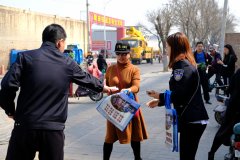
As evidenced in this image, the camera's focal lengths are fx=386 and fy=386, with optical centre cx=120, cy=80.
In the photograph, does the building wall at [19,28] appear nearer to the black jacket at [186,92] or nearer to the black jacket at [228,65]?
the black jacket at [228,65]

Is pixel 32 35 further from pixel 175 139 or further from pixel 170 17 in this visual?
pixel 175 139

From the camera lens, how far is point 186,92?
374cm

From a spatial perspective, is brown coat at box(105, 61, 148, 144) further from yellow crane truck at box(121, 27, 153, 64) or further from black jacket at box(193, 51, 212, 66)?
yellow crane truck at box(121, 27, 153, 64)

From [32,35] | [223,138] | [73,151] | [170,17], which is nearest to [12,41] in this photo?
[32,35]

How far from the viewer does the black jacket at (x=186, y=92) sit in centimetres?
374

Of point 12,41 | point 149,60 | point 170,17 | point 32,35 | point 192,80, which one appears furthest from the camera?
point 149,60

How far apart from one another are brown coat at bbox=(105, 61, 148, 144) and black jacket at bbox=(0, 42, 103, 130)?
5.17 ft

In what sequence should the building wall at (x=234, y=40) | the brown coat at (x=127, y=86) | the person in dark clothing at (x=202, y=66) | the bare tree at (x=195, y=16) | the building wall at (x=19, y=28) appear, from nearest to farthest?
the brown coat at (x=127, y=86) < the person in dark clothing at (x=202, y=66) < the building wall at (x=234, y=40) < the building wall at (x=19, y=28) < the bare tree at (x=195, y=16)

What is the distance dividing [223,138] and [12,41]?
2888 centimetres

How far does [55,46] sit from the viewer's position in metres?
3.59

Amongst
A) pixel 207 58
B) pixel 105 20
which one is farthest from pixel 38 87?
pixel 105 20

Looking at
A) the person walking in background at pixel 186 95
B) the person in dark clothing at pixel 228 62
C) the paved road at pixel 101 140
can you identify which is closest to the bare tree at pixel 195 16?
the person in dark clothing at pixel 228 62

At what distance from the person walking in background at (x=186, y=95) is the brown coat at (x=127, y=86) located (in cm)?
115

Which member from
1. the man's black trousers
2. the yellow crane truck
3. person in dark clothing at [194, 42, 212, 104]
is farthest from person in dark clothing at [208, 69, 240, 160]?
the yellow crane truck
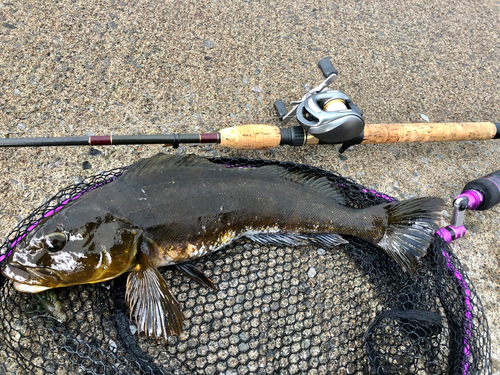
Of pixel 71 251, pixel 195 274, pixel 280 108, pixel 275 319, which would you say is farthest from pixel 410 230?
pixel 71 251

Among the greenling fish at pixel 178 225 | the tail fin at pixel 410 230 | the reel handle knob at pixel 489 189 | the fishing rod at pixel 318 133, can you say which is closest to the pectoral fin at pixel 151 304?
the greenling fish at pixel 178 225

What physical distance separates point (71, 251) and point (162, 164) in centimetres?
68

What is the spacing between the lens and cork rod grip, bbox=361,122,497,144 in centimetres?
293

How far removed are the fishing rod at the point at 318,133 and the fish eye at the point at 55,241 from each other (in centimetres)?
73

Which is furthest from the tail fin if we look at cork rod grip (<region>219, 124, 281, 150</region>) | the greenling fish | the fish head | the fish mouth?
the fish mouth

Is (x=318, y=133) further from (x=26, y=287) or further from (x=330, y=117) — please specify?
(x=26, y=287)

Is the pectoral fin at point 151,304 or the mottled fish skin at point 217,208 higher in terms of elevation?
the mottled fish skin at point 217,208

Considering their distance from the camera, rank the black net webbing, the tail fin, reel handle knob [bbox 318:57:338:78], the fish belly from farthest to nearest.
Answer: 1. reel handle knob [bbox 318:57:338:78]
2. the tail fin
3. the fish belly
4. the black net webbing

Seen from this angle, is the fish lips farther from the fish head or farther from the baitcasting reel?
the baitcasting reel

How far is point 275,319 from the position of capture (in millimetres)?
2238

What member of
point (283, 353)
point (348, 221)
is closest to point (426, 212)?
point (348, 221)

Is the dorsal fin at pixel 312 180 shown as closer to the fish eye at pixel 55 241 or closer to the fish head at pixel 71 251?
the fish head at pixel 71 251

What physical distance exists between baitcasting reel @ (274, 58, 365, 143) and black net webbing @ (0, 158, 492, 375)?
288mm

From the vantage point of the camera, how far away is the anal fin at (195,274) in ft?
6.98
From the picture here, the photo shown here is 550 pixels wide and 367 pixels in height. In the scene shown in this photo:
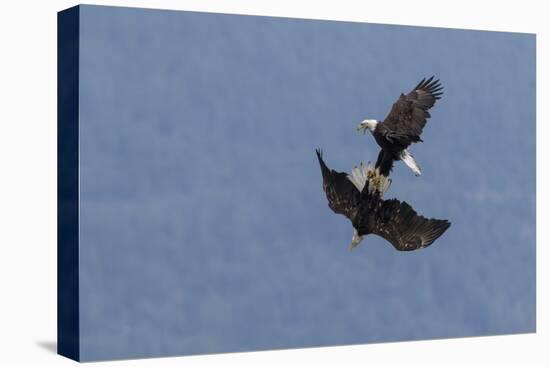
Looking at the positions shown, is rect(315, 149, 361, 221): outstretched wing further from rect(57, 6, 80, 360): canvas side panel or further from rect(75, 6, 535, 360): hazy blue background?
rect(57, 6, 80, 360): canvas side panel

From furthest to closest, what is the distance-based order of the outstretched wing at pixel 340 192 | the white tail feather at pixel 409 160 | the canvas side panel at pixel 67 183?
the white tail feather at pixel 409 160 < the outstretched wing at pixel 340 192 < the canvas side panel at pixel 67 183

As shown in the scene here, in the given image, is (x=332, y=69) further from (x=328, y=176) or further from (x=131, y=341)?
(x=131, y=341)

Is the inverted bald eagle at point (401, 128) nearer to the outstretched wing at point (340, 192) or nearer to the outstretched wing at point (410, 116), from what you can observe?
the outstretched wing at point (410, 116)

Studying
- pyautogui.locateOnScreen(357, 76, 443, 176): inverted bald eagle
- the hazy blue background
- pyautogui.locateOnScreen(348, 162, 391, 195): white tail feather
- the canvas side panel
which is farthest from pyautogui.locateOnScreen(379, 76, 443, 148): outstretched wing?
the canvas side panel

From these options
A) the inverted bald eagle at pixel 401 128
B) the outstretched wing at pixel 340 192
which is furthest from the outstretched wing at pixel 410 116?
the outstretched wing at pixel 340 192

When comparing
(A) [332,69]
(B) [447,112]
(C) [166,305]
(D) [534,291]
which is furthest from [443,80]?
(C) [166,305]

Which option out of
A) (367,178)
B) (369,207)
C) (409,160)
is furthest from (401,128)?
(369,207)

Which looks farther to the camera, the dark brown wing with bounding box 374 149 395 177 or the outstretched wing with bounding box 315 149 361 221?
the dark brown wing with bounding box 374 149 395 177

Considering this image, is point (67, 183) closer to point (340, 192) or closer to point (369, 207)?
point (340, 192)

━━━━━━━━━━

WORK REQUIRED: Repeat verbatim the stretch of the rows from the line containing "When comparing" through the end of the rows.

TASK RESPONSE:
When comparing
(A) [332,69]
(B) [447,112]
(C) [166,305]
(D) [534,291]
which is furthest from [443,80]?
(C) [166,305]

Which option out of
A) (367,178)
B) (369,207)
C) (409,160)
is furthest from (401,128)?
(369,207)

Which looks farther to the camera, the dark brown wing with bounding box 374 149 395 177 or the outstretched wing with bounding box 315 149 361 221?
the dark brown wing with bounding box 374 149 395 177

Considering this image, is point (67, 183) closer to point (340, 192) or closer to point (369, 207)?
point (340, 192)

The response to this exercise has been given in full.